**所给文段**.
----------------------------------------

我们在此前的文章中介绍了C-N键偶联反应在医药研发及生产中的重要地位(见文末推荐阅读[1])。芳香胺、脂肪胺等含氮结构在药物活性分子中大量存在,根据美国亚利桑那大学(The University of Arizona)Jόn T. Njarðarson教授团队统计的“2020年全球销售额前200位的药品”名单,一半以上的药物分子中至少包含上述结构单元的一种,构建C-N键及其相关的化学转化方法因而也得到频繁的使用。
今天我们要讨论的内容涉及构建芳香胺结构(即芳香C-N键偶联)。实现这种转化有很多种方法,从传统的亲核芳香取代(SNAr)、Curtius重排,到近年来发展得如火如荼的过渡金属催化反应。后者反应条件相对温和,底物适用范围也更为广泛,耳熟能详的催化体系包括Pd催化剂参与的Buchwald-Hartwig胺化,Cu催化的Chan-Lam胺化(见文末推荐阅读[2])、Ullmann缩合。这些反应均需将芳香烃预先转化为相应的卤代芳香烃、芳香硼酸等合成前体,再与胺化试剂混合完成C-N键的构建。
当然,人们同样设计了直接从芳香烃出发,通过C-H键胺化来合成芳香胺的方法。早期的策略涉及芳香烃在HNO3/H2SO4的作用下发生亲电硝化转化为硝基芳香烃,再利用Pt、Pd、Ni等异相催化剂将硝基还原得到芳香胺,这种经典的两步法曾在大规模的工业化生产中得到了切实的应用,但由于第一步硝化过程产生的NO2+物种具有很高的反应活性,加之反应条件也十分苛刻,很多敏感的官能团无法兼容,导致其仅适用于制备简单结构的芳香胺。
工业化生产中通过硝基芳香烃还原制备芳香胺的应用示例(图片来源:参考资料[3])以上提及的反应中含氮化合物均用作亲核试剂,与芳香烃的碳亲电位点作用形成芳香胺。为此,各种不同结构的亲电胺化试剂也应运而生,其中氮呈部分正电,具有一定的亲电活性。例如,肟、羟胺这类化合物中氮原子与电负性更大的氧原子相连,其羟基修饰为相应的羧酸酯、磺酸酯后具有良好的离去性,便满足以上条件。相比于上述硝化/还原两步法,这类试剂参与C-H键胺化时官能团兼容性得到了一定程度的改善,但通常仅适用于富电子芳香烃,贫电子底物的反应活性较差。
亲电胺化试剂示例(图片来源:参考资料[4])

----------------------------------------

**待办事项**.
(a) 在这篇关于芳香胺合成的文段中,早期两步法的第一步硝化过程会产生哪种反应活性很高的物种?
(b) 请把这篇关于芳香胺合成的文段中以“工业化生产中通过硝基芳香烃还”开头、一直到“亲电胺化试剂示例(图片来源:参考资料[4])”为止的部分逐字照抄下来。

**来源条目**.
----------------------------------------

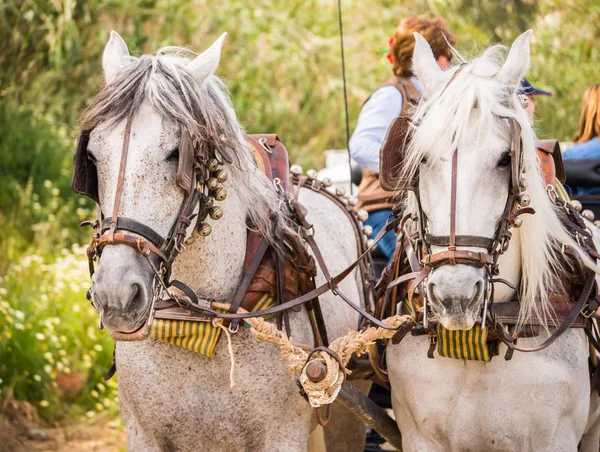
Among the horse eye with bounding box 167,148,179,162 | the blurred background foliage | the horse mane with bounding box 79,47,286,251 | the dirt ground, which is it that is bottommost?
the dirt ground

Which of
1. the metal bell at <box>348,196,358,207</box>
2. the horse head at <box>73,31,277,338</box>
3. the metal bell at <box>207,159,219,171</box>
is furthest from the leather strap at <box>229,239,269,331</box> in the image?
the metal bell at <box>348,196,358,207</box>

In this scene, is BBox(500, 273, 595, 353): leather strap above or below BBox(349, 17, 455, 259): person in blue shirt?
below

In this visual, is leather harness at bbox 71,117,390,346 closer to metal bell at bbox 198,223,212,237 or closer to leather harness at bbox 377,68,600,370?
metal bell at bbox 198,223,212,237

----------------------------------------

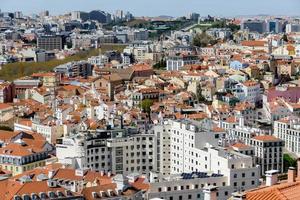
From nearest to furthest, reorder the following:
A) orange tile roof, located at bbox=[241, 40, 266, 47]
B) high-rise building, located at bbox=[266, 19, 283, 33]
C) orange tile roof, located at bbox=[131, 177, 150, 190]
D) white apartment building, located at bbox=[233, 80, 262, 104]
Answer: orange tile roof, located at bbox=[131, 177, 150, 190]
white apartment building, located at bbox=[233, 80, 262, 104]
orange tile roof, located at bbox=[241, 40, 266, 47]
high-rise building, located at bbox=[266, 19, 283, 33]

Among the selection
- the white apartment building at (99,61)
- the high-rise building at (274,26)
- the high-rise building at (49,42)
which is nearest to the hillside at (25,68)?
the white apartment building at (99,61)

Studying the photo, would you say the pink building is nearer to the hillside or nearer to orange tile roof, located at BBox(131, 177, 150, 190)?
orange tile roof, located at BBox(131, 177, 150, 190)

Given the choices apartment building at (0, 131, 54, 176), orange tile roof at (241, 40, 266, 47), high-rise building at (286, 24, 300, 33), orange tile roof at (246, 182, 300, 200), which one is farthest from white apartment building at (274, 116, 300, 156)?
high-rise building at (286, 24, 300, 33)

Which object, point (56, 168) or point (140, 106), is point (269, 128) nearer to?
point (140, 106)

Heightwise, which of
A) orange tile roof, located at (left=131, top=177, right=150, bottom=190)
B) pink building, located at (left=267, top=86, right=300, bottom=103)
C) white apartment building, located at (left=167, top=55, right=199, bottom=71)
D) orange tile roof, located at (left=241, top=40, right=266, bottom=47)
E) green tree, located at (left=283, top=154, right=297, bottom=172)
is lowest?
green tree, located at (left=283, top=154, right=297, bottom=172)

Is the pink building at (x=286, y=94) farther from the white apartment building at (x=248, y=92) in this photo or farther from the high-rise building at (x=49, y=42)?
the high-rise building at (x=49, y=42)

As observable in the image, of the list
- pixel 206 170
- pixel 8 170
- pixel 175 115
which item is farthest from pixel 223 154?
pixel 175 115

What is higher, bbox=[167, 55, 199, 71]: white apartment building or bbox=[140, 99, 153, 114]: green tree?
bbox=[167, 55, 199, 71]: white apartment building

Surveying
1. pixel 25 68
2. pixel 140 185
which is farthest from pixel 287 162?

----------------------------------------

**逐题回答**.
(a) NO2+物种。

(b)
工业化生产中通过硝基芳香烃还原制备芳香胺的应用示例(图片来源:参考资料[3])以上提及的反应中含氮化合物均用作亲核试剂,与芳香烃的碳亲电位点作用形成芳香胺。为此,各种不同结构的亲电胺化试剂也应运而生,其中氮呈部分正电,具有一定的亲电活性。例如,肟、羟胺这类化合物中氮原子与电负性更大的氧原子相连,其羟基修饰为相应的羧酸酯、磺酸酯后具有良好的离去性,便满足以上条件。相比于上述硝化/还原两步法,这类试剂参与C-H键胺化时官能团兼容性得到了一定程度的改善,但通常仅适用于富电子芳香烃,贫电子底物的反应活性较差。
亲电胺化试剂示例(图片来源:参考资料[4])